The growth of inequality underlines the absurdity of the Bush tax cuts. Last time America threatened to become a class-bound society, in the Gilded Age of the late 19th century, Teddy Roosevelt advocated an estate tax to reduce concentrations of wealth. In the new gilded age, Bush has repealed the estate tax. Go figure.
But liberals also deserve blame, albeit of a more subtle kind. They muddle their attacks on inequality by defending all government programs -- irrespective of whether these programs are focused on the poor or on the middle classes. Thus they proudly said no to Social Security reform, even though Republicans such as Sen. Bob Bennett of Utah were offering fixes that allowed benefits for the poor to keep growing. Thus they stand equally ready to fight cuts in Medicaid and Medicare, even though Medicaid is a genuinely essential program for the poor whereas Medicare funnels money to seniors, including a lot of rich ones.

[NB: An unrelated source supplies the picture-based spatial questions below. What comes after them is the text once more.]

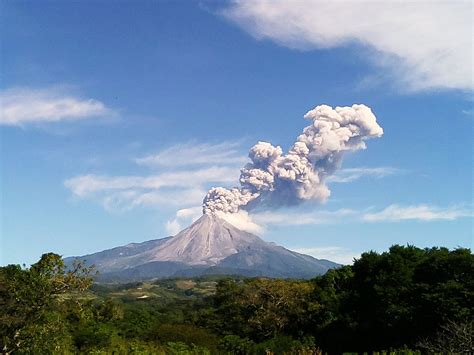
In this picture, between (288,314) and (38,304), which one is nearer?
(38,304)

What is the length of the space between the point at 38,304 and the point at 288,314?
127 ft

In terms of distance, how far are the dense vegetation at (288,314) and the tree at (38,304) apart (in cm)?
6

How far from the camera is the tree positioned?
33406 mm

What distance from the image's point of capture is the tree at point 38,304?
33.4 metres

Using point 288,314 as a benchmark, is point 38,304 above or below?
above

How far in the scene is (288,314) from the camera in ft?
221

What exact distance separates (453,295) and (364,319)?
1100 cm

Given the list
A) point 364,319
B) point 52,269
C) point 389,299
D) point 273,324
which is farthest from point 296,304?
point 52,269

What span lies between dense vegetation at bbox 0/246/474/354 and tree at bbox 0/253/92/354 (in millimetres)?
60

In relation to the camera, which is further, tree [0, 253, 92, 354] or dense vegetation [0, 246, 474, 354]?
dense vegetation [0, 246, 474, 354]

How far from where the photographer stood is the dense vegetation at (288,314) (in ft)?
112

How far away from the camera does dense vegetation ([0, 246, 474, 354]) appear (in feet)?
112

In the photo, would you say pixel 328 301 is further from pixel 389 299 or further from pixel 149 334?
pixel 149 334

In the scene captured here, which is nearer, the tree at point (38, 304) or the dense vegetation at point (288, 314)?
the tree at point (38, 304)
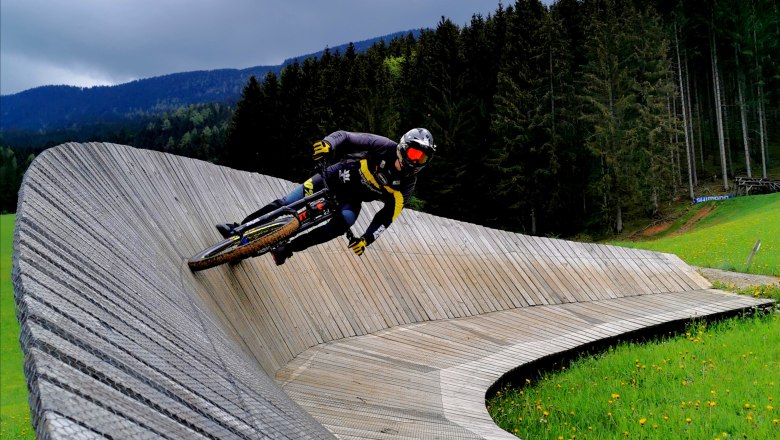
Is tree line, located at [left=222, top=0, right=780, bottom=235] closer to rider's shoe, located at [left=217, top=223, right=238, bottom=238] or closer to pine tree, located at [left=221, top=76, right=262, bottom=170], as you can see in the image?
pine tree, located at [left=221, top=76, right=262, bottom=170]

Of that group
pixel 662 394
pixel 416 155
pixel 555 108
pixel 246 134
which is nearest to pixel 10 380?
pixel 416 155

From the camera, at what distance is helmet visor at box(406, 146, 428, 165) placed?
8.26 m

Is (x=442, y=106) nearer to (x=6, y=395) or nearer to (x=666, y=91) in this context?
(x=666, y=91)

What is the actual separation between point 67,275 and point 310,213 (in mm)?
5514

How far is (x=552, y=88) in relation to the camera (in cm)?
4581

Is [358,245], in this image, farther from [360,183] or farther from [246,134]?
[246,134]

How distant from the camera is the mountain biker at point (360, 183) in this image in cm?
852

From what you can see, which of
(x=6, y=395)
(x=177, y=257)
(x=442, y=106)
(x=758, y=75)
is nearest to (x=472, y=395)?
(x=177, y=257)

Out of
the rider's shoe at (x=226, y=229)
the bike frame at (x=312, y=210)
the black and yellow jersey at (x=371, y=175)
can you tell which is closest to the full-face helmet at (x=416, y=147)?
the black and yellow jersey at (x=371, y=175)

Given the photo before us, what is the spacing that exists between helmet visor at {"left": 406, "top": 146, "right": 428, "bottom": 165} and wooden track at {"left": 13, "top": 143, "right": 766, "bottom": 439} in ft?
8.88

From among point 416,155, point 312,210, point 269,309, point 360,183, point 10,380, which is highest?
point 416,155

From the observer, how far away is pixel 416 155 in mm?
8281

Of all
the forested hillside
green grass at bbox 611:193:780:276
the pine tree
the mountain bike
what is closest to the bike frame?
the mountain bike

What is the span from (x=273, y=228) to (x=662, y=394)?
5.48 metres
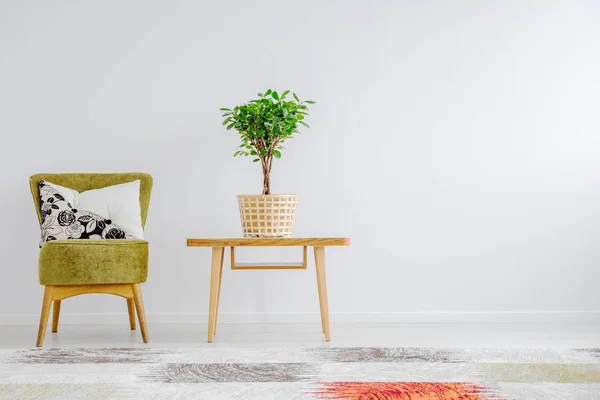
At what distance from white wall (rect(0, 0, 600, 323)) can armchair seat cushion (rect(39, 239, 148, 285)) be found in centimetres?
79

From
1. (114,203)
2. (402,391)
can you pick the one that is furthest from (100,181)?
(402,391)

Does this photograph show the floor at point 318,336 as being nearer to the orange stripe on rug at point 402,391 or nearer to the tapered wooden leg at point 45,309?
the tapered wooden leg at point 45,309

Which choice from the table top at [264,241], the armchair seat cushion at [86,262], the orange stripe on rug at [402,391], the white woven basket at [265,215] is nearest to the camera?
the orange stripe on rug at [402,391]

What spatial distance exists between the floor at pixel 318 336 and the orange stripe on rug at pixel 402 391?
0.82 m

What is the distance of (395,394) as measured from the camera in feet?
6.21

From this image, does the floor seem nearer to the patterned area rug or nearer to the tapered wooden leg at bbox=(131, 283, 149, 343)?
the tapered wooden leg at bbox=(131, 283, 149, 343)

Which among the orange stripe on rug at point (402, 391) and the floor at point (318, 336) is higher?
the floor at point (318, 336)

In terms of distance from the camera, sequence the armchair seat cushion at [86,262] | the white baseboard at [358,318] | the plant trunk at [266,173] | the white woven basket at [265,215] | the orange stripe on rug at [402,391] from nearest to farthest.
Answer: the orange stripe on rug at [402,391] < the armchair seat cushion at [86,262] < the white woven basket at [265,215] < the plant trunk at [266,173] < the white baseboard at [358,318]

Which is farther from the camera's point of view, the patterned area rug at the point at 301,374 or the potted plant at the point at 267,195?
the potted plant at the point at 267,195

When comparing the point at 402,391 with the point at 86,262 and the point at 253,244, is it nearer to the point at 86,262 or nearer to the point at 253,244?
the point at 253,244

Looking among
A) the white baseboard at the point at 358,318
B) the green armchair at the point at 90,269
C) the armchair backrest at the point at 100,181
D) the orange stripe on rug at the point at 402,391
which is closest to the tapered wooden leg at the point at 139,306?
the green armchair at the point at 90,269

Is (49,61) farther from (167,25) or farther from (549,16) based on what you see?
(549,16)

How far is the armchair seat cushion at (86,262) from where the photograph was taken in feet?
9.29

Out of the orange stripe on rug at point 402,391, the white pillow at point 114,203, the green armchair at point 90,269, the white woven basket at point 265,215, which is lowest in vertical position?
the orange stripe on rug at point 402,391
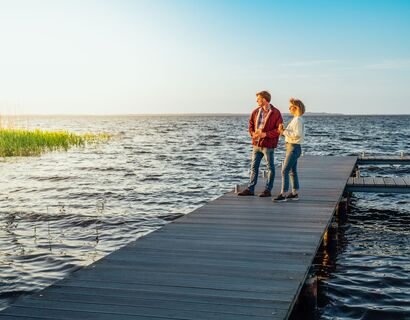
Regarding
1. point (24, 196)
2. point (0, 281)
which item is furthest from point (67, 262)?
point (24, 196)

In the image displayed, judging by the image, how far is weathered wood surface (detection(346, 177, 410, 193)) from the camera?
42.2 ft

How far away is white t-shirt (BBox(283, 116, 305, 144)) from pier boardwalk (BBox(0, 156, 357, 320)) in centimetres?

Gene Sperling, Bill Clinton's national economic adviser, has just published the book of the moment in Democratic wonkland. Sperling makes a case for endless programs that government would probably screw up: empowerment zones (there's little academic evidence that these ever work), retraining grants (ditto), insurance against the risk that your mortgage becomes unpayable (why can't the market provide that?). The wishful proposals threaten to obscure Sperling's great ones: a more progressive tax system with expanded topping-up of wages for the lowest earners; revamped savings incentives that don't just line the pockets of the rich; and a big push on Head Start-type preschool programs, a proven formula for promoting class mobility.
So here's a plea to Democrats. I know you're better on inequality than the other guys. I know you don't like to be accused of class warfare, so you shy away from attacking inequality head-on and prefer to dream up trendy policies that address middle-class concerns in an era of globalization. But this trendy stuff is a mistake. Let individuals navigate the shift from sunset industries to sunrise ones, which they can do mainly on their own. The core problem is class, which increasingly is destiny.